Liberals understood this very clearly, as appeals for support for Coakley took on more and more hysterical tones. If Brown won, they screamed, Republicans would return to power and destroy the country. Voters who refused to respond to the rhetorical horsewhipping administered by Democratic activists deserved what they will get. Left unanswered, of course, was whether voters deserve what they are currently getting from Obama and the Democratic majority in Congress. Coakley supporters were left with such emotional appeals, because there have nothing to substantively say that would persuade voters that Coakley, and by extension, Obama, have any intention of challenging the plutocracy that controls the government.

Perhaps, such fearmongering will work just enough to carry Coakley through to victory, and put off the day of reckoning until next November.

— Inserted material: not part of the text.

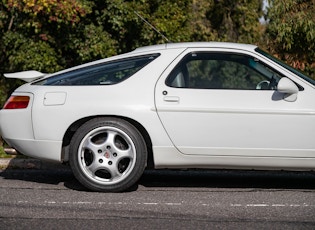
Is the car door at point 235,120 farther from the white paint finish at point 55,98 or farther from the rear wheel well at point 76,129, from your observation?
the white paint finish at point 55,98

Obama and Reid could respond to a Coakley defeat by getting progressive legislation through the Senate with just 51 votes, and thus, reinvigorate a moribund liberalism with a record of populist accomplishment, but that's about as likely as the prospect of the US military abandoning the control over Haiti that it has seized in response to the earthquake. If given a choice, the middle class looks likely to gravitate to a party that celebrates its exercise of power for the benefit of capital, as opposed to a party that dresses its corporate friendly policies in the garb of an ersatz populism. One wonders whether the collapse of the Obama presidency will plant the seeds of a direct action political movement based upon the recognition that the electoral process is no longer capable of addressing the needs of the populace. If so, it will take awhile for the seeds to germinate.